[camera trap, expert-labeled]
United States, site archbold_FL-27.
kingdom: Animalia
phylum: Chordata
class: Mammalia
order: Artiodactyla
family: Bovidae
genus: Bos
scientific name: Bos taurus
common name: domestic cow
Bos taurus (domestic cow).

○ ○ ○ ○ ○ ○ ○

-- Work instruction --
Reproduce exactly the lines from the one with "phylum: Chordata" through the last line of the entries, keeping both of those lines and nothing else.

-- Finished exercise --
phylum: Chordata
class: Mammalia
order: Artiodactyla
family: Bovidae
genus: Bos
scientific name: Bos taurus
common name: domestic cow
Bos taurus (domestic cow).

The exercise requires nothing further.